== PASSAGE ==
■ ■ ■ ■ ■ ■ ■
Today’s Scripture
Reading (October 28, 2017): Luke 15
Robert
A. Heinlein in “Stranger in a
Strange Land” wrote that “Jealousy is a disease, love is a healthy
condition. The immature mind often mistakes one for the other, or assumes that
the greater the love, the greater the jealousy - in fact, they are almost
incompatible; one emotion hardly leaves room for the other.” The bottom line is
that even when we think we are acting because of love, often our response finds
its origins in jealousy.
The character of the older
brother in the “Parable of the Lost Son” is often more complex than we realize.
He only garners a couple of lines in the whole story, and yet it is the older
son that is more to the point of Jesus message than either the Prodigal Father
or the Prodigal Son. The older son is really
the only one of the three main characters to which the word “prodigal,” which
means wasteful, does not apply.
The older son has been the
business manager for dad. He has taken care of the business, probably for a
long time now, but the management load of the family enterprise has definitely landed on him since the untimely
departure of his younger brother. While dear old dad pined for what was lost, the older son has worked hard to ensure the profitability of the family farm.
That the older son worked hard
is not in doubt. What is in doubt, and what the contemporary ear often misses,
is whether or not the older son has been busy doing appropriate things.
Specifically, it would have been the elder
son’s job to take care of whatever it was that was bothering his father. In this
case, it was the elder son’s job to go
and find his brother, and if he could not bring him back to dad, at least he
could tell dad that his son was well cared
for and that he was safe. But this is a task that the older son has left
undone.
■ ■ ■ ■ ■ ■ ■
== EXCERPTED DATA ==
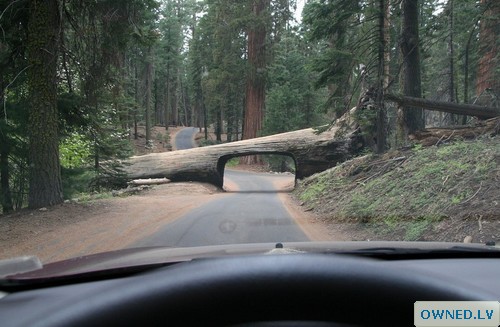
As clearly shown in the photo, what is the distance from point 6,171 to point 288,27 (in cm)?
3389

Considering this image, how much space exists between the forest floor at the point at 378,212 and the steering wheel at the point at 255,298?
727 cm

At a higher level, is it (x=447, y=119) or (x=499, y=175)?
(x=447, y=119)

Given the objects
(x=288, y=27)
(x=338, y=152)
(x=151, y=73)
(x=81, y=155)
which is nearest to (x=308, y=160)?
(x=338, y=152)

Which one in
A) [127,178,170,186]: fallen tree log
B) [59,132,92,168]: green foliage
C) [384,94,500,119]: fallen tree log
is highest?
[384,94,500,119]: fallen tree log

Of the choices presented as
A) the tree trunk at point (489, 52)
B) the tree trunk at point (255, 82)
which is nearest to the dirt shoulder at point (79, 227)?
the tree trunk at point (489, 52)

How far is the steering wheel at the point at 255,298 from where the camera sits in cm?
144

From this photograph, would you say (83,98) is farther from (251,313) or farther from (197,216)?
(251,313)

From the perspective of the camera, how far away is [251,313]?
145cm

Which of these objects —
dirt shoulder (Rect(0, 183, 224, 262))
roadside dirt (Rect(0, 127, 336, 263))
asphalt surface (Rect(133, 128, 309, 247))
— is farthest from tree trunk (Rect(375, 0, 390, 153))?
dirt shoulder (Rect(0, 183, 224, 262))

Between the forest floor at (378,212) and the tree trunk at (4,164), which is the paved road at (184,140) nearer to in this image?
the tree trunk at (4,164)

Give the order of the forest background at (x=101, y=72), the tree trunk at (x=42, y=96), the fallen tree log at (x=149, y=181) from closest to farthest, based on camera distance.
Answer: the tree trunk at (x=42, y=96) < the forest background at (x=101, y=72) < the fallen tree log at (x=149, y=181)

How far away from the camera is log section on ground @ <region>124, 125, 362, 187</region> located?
26516 mm

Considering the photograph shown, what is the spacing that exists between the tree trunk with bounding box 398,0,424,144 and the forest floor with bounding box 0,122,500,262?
8.86ft

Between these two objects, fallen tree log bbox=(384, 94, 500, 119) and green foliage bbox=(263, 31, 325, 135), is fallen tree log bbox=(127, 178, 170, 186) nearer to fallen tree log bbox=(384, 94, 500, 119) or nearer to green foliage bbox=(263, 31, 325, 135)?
fallen tree log bbox=(384, 94, 500, 119)
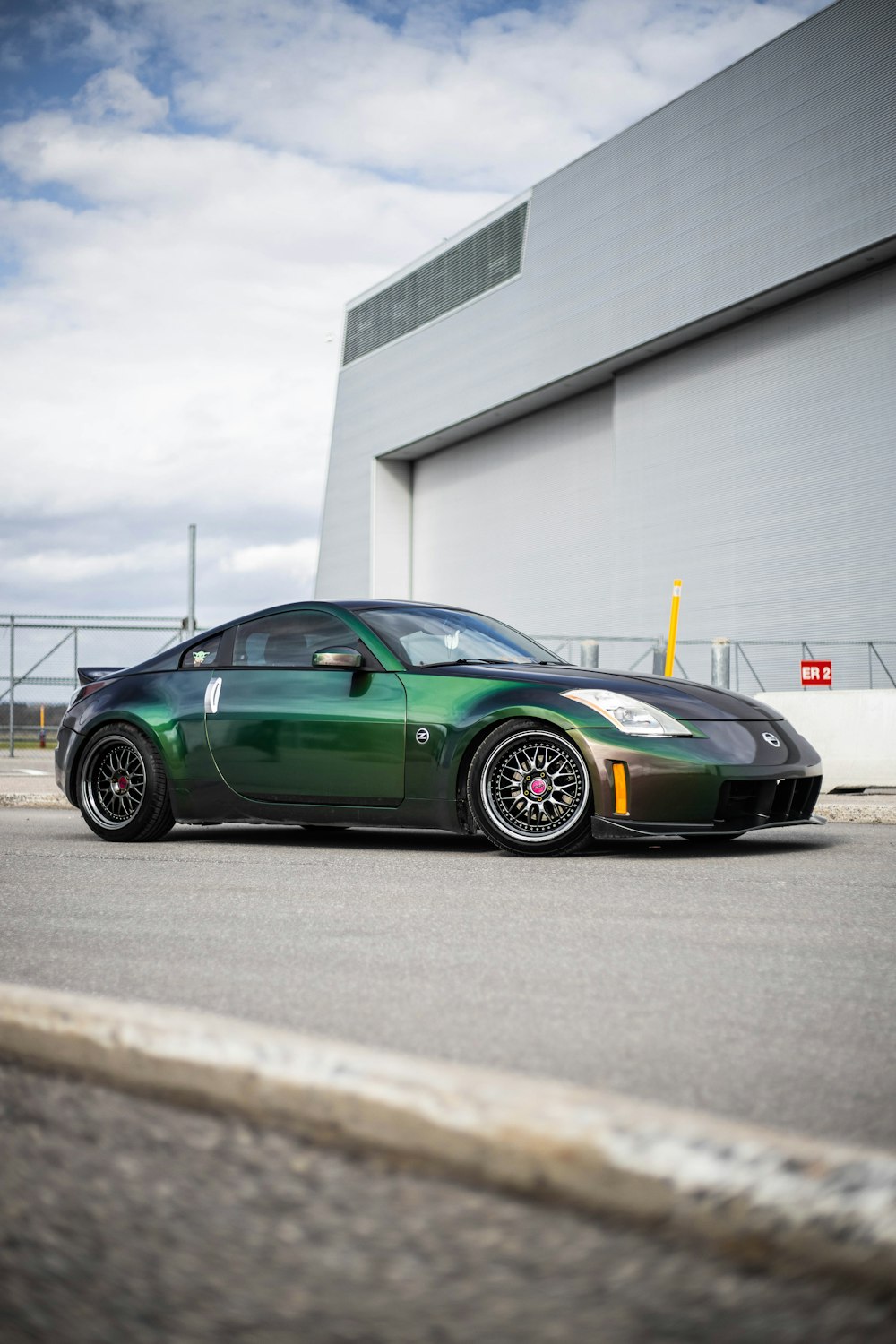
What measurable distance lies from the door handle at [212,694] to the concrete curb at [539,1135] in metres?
5.29

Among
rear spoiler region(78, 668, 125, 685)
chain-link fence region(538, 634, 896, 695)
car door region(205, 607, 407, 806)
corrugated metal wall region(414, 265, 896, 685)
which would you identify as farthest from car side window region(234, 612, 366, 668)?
corrugated metal wall region(414, 265, 896, 685)

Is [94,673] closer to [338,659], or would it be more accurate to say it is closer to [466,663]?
[338,659]

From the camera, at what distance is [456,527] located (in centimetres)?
3797

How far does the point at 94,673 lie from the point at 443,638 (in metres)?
2.34

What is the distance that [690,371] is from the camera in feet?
92.0

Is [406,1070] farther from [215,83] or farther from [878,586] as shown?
[878,586]

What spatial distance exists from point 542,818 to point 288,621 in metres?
2.04

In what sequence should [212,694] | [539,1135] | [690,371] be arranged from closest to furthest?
[539,1135] → [212,694] → [690,371]

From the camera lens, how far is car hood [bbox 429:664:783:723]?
23.7ft

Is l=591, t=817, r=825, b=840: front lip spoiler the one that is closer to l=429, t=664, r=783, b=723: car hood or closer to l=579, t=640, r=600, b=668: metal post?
l=429, t=664, r=783, b=723: car hood

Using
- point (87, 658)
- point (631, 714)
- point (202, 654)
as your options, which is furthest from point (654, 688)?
point (87, 658)

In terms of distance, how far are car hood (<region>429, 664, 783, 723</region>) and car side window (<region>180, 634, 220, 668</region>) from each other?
58.8 inches

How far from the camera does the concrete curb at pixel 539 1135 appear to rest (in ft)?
6.45

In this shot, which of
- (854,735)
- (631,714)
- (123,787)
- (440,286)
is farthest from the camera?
(440,286)
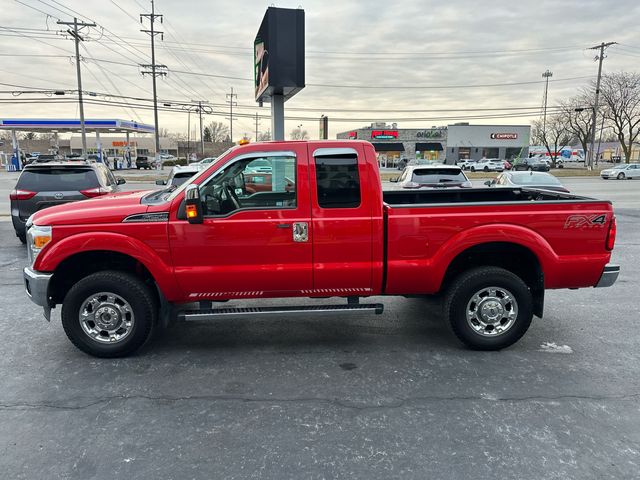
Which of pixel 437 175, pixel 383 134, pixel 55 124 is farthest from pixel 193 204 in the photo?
pixel 383 134

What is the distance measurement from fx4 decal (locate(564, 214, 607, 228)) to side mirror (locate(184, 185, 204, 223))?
135 inches

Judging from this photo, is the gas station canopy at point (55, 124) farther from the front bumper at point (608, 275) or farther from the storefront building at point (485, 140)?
the front bumper at point (608, 275)

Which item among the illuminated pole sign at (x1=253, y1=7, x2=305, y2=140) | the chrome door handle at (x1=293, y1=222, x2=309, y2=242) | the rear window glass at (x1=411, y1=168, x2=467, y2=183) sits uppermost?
the illuminated pole sign at (x1=253, y1=7, x2=305, y2=140)

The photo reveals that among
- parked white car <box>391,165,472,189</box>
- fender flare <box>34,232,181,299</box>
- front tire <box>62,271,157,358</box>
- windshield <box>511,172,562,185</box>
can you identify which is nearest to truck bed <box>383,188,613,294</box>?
fender flare <box>34,232,181,299</box>

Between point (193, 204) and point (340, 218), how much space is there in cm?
133

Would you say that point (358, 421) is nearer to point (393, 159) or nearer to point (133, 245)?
point (133, 245)

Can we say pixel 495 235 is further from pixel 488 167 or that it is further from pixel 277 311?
pixel 488 167

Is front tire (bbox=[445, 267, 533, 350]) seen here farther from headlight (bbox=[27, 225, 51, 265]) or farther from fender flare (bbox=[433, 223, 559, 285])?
headlight (bbox=[27, 225, 51, 265])

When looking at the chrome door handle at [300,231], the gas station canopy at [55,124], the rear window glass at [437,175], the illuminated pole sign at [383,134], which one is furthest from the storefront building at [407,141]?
the chrome door handle at [300,231]

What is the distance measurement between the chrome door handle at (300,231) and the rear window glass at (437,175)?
28.0 ft

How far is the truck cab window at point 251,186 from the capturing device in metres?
4.39

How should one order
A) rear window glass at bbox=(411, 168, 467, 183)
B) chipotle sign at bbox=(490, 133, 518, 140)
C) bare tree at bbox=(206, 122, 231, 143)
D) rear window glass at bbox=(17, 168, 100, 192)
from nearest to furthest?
1. rear window glass at bbox=(17, 168, 100, 192)
2. rear window glass at bbox=(411, 168, 467, 183)
3. chipotle sign at bbox=(490, 133, 518, 140)
4. bare tree at bbox=(206, 122, 231, 143)

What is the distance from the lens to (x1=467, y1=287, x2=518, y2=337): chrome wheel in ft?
15.3

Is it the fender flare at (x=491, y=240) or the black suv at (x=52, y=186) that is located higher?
■ ■ ■ ■ ■ ■ ■
== WHAT TO WORK ON ==
Please write what comes next in the devotional on Luke 15, starting right after its final sentence. Leave the data aside; it has no part in this.

== ANSWER SPACE ==
If it was
possible for us to conduct an interview with the older son, it is likely that
he would tell us that his younger brother had been a drain on the family
resources for a while now; that the day that the younger brother decided to
leave was a good day – both for the family and the business. It is also quite likely that
the older son’s protestation would be that he is reacting because he loves his
father and he does not want his younger
son to take advantage of patriarch again. But as dad comes out to speak to him,
the real situation emerges. The older son is jealous of the younger one. This has
nothing to do with dad and everything to do with the advantages that the older son feels that
the younger son has abused – the elder
son wishes that he had had the opportunity to live his life in a way similar to
that of the younger son.
Jesus’s point? There is no doubt
in the mind of Jesus that we are the older son. And our jealousy often gets in
the way of our ministry. Rather than realizing
that we are all equal, in the eyes of the father, with those to whom we
minister, and instead of sharing love with the world, we try to place ourselves
on a higher plane of existence. We give ourselves the illusion of
privilege in God’s world, rather than just recognizing that we are all just
fellow travelers on this journey of life. And that reaction is based on
jealousy and not love. And we are called to love!